| To do |
1. Do these statements agree with the text about Biden's vaccine plan? Answer yes or no for each, and quote the words of the text that decide it.
(a) The plan will affect roughly 80 million private sector employees.
(b) Biden has the power to force Joe Manchin's hand.
(c) Weekly testing is frequent enough to mitigate the impact of non-vaccination.
2. List every person named in the text about Biden's vaccine plan.
3. Carry on the text about Biden's vaccine plan, picking up after its last sentence.

| Selected text |
If you’re vaccinated, requirements and mandates don’t seem burdensome. In fact they seem to have widespread support since the vaccinated, who make up the overwhelming majority of the country, are losing patience with the voluntarily unvaccinated who they blame (rightly) for keeping us stuck in the pandemic. Biden spoke for a lot of Americans yesterday when he said: “We’ve been patient, but our patience is wearing thin, and your refusal has cost all of us, so please do the right thing.”

For Biden there are benefits to this move that go beyond simply being on the right side of an issue of pressing public concern. As we’ve noted, the biggest driver of Biden’s declining poll numbers is the Delta surge, the fact that we thought we were putting the pandemic behind us and then found out we hadn’t. But it’s not just that this half-in, half-out stage of the pandemic sucks. It feels like we’re stuck. It’s like there’s no levers to pull. We thought vaccines were going to do it. But they haven’t – not nearly as much as we’d hoped, largely because not enough of us are vaccinated. So now what? It’s like there’s nothing we can do. Or more specifically, it feels like there’s nothing the President can do or nothing he will do.

Whatever the epidemiological or civil liberties equities of the matter, that’s a bad, bad place for any President to be during a crisis.

In our political culture people don’t elect Presidents to sit around being as disappointed as they are that bad things are happening. They want Presidents to do things to solve them. One great challenge of being President is that a lot of the time there’s no clear thing to do or no clear thing the President has the power to do. That’s what makes it so damaging seeing Biden have to futilely beg and plead with folks like Manchin and Sinema to help pass his agenda. He seems weak. The reality is that he does not have the power to force Joe Manchin’s hand. But again, voters don’t elect you to have no control over the situation. They can do that themselves. But here Biden does have something he can do. This shows he’s acting and not in some symbolic way. Mandating vaccination for a big swatch of the population will have a very concrete impact.

One slightly ingenious part of the plan is that it’s nominally not a mandate for the roughly 80 million private sector employees who will be affected. You can either be vaccinated or have weekly testing. If anything that’s really not frequent enough to mitigate the impact of non-vaccination. But the reality is that no employer of more than 100 employees is going to have any patience for taking on the administrative overhead and cost of weekly testing for employees who could make the problem go away by walking over to the local CVS. Biden can rely on private sector employers to bring the hammer down in favor of vaccination.

| Data shown |
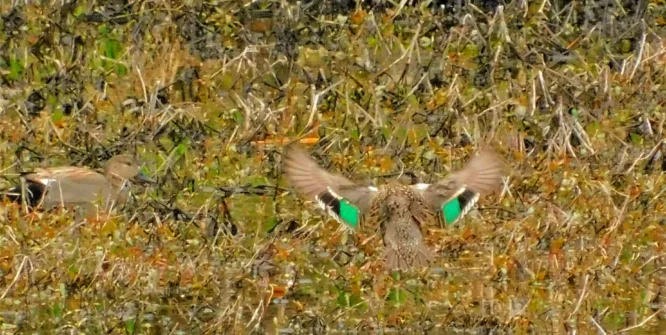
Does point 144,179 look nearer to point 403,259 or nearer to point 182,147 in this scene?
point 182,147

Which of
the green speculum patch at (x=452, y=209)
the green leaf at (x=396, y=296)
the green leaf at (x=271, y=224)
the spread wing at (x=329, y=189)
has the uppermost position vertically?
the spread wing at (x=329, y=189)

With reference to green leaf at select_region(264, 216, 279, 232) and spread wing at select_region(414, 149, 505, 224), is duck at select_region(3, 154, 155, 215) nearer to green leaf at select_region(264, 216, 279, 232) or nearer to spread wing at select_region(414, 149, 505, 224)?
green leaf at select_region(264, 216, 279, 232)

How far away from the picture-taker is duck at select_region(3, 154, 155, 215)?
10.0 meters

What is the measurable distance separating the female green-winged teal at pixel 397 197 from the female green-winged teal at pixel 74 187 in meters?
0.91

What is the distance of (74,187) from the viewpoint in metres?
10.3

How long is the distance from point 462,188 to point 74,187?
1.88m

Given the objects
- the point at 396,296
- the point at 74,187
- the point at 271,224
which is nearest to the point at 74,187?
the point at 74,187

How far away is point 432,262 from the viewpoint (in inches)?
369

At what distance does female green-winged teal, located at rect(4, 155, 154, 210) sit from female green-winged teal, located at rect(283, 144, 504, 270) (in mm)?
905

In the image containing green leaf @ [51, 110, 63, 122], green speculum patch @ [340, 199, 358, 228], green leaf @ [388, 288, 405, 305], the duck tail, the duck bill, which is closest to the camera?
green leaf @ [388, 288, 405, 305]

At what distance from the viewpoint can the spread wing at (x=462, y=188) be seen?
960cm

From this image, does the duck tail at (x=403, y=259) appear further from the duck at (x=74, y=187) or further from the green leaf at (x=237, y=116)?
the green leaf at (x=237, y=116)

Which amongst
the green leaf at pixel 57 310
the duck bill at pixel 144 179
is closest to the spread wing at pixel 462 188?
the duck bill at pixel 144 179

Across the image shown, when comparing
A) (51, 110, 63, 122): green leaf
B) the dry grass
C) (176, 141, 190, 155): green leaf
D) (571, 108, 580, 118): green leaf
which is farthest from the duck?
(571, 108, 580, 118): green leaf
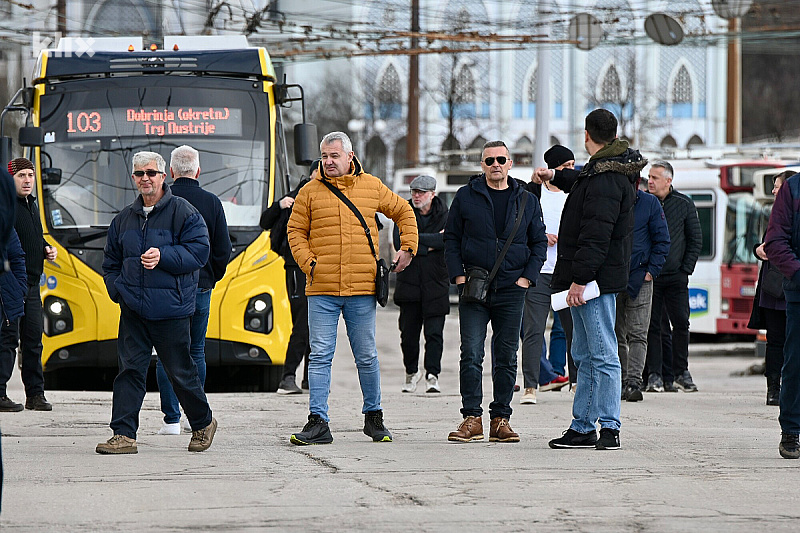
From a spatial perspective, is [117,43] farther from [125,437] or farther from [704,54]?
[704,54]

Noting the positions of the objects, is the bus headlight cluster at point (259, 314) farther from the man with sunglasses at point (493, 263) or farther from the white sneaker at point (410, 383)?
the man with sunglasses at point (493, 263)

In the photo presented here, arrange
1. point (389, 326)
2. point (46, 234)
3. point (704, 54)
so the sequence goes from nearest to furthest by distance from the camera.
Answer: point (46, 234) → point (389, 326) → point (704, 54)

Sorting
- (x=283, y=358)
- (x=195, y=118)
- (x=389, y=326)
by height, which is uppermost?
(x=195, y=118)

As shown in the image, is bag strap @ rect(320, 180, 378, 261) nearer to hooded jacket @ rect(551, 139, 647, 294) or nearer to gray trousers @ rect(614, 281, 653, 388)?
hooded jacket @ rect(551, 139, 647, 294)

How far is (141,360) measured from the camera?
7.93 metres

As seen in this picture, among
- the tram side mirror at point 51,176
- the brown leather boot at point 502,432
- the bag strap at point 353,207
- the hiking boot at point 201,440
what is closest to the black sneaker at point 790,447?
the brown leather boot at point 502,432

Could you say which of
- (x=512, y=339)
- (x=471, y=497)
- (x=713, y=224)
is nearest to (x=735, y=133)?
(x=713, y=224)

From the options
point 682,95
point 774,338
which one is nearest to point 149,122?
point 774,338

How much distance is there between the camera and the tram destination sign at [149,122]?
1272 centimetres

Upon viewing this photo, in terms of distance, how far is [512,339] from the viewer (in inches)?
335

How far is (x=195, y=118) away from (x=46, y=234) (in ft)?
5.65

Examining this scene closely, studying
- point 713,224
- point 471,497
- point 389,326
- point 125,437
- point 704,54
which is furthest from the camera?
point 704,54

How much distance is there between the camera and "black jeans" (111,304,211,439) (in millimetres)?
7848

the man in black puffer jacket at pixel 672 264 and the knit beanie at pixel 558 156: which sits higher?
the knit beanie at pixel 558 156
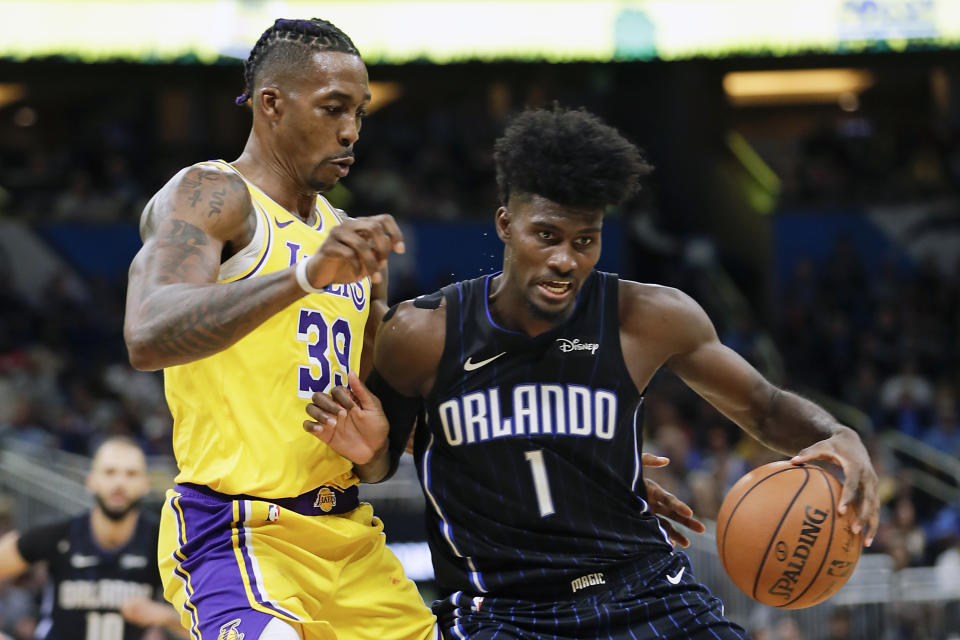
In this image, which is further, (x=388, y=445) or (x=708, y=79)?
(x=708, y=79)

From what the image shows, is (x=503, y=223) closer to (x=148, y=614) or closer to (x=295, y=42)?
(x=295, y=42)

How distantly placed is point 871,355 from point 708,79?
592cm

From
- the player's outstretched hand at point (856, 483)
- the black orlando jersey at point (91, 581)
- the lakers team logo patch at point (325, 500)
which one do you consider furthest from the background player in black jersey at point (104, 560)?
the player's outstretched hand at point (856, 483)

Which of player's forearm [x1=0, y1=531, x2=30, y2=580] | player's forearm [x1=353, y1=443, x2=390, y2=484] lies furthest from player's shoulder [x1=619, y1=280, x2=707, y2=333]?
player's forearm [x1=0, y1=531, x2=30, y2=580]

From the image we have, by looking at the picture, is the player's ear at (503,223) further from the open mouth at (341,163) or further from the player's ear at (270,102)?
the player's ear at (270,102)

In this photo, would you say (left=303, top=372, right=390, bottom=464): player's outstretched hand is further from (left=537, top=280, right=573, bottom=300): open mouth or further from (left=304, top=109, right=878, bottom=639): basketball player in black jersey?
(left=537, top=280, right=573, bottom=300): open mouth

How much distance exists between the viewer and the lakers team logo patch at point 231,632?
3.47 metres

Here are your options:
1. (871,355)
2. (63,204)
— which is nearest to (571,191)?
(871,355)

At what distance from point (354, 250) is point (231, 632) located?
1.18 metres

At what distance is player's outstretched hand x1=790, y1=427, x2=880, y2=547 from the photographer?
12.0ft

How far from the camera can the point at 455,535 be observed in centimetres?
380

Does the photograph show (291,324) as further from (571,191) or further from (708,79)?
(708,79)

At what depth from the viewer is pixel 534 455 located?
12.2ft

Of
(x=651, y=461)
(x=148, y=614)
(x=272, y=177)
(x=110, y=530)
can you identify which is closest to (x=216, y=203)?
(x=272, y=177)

| Answers for the tasks |
1.
(a) Yes: "the roughly 80 million private sector employees who will be affected"
(b) No: "The reality is that he does not have the power to force Joe Manchin’s hand."
(c) No: "If anything that’s really not frequent enough to mitigate the impact of non-vaccination."

2. Biden, Joe Manchin, Sinema

3.
In response to Biden’s orders Republican governors are lining up in opposition, threatening various kind of in-state obstruction and legal fights. In political terms, great. Have at it. Republicans keep trying to deny they’re the anti-vaccination party even as they clearly are. They come back with ‘who me?’ every time anyone points out that they are the political force in the country keeping vaccination rates low and they’re doing so for cynically political reasons. This decision forces them to own their positions publicly and out loud when that stance is politically toxic and only growing more so. If they want a fight, great. Even if he loses some of those fights he still wins since people see whose side he’s on and whose side his opponents are on.

I was tempted to say that in any case Biden needs to change the subject. 4 weeks of merciless Afghanistan coverage has clearly battered his public standing, whatever the substantive realities of the matter. But that turns out to be too cynical a perspective. He’s not changing the subject. COVID remains the first, second and third reality in the United States. Americans wanted out of Afghanistan and we’re out of Afghanistan. If people are bent out of shape about the exact mechanics of how we did it that’s still in the rearview mirror. It’s not ‘changing the subject’. It is the subject. It’s pushing distractions off the front pages back to what the subject was all along: COVID and our battle to get out of under its dread hand.